The rabbi nodded. “And what do you suggest?”
“Well,” said Moshe Dovid. “I caught up with that schlepper Yankl, and I asked him about Avimelekh.”
Avimelekh. There was that name again. Yehuda Leib had almost forgotten it in all the excitement.
“He says,” continued Frumkin, “that Avimelekh has racked up some heavy gambling debts. He’s set on coming to Tupik today or tomorrow—before the Rebbe’s wedding. Says he can get a good amount of money finding conscripts for the Tsar’s army. Now, would it be such a terrible thing if we just let him have the boy?”
The rabbi tugged at his beard and nodded again slowly. “Yes,” he said. “Yes, I think it would be.”
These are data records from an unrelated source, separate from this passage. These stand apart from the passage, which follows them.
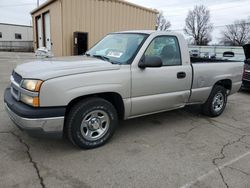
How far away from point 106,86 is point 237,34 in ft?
203

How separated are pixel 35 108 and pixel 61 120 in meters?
0.35

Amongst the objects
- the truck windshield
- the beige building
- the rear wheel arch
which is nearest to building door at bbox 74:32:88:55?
the beige building

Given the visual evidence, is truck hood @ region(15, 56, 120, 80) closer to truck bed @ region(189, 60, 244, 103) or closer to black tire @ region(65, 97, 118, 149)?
black tire @ region(65, 97, 118, 149)

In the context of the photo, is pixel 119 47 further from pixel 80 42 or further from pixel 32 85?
pixel 80 42

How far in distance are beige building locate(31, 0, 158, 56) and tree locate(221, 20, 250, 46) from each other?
166 ft

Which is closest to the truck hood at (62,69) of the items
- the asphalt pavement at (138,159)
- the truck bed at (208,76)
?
the asphalt pavement at (138,159)

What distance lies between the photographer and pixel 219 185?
268 centimetres

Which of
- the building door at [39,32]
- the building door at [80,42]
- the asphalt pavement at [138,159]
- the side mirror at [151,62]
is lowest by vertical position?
the asphalt pavement at [138,159]

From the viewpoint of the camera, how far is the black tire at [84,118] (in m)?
3.16

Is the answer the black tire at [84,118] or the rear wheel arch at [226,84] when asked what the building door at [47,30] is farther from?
the black tire at [84,118]

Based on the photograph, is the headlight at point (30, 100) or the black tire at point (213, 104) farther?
the black tire at point (213, 104)

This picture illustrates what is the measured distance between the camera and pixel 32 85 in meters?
2.89

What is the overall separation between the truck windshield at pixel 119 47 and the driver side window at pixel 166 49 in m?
0.24

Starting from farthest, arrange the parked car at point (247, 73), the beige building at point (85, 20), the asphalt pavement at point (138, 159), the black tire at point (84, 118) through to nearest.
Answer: the beige building at point (85, 20) < the parked car at point (247, 73) < the black tire at point (84, 118) < the asphalt pavement at point (138, 159)
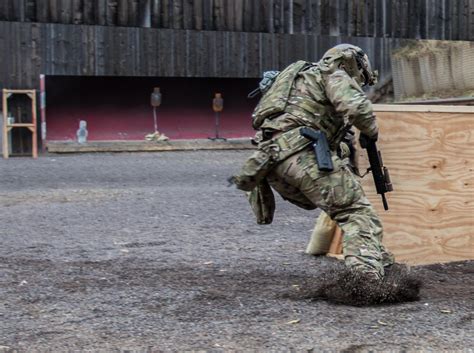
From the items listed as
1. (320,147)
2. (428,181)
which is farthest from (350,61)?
(428,181)

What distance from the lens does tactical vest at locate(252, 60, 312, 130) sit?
18.4 feet

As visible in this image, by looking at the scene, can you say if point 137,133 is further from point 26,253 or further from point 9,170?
point 26,253

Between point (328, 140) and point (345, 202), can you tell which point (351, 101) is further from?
point (345, 202)

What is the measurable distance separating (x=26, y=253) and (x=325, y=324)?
3671 mm

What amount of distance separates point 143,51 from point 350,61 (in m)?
16.6

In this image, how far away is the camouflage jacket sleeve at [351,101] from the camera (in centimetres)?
519

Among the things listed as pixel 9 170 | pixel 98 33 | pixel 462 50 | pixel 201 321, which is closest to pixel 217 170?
pixel 9 170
Moshe Dovid sighed again, so loudly it was almost a word. “You can’t keep protecting him like this.”
“I don’t see why not,” said the rabbi.
“Because,” said Frumkin, “it’s just a matter of time. It’s in his blood.”
“What is?”
“You know what, Rabbi. And it’s going to come out. Let Avimelekh take him off our hands.”
“I think,” said the rabbi, with a sigh of his own, “that it would be best for you to look to your own house, Moshe Dovid. The way I heard it told, it was your little wild beast who did the attacking. Good evening.”
Yehuda Leib grinned.
At least someone was on his side.
But something was still bothering him.
Let Avimelekh take him off our hands.
It was growing dark. He should be getting home.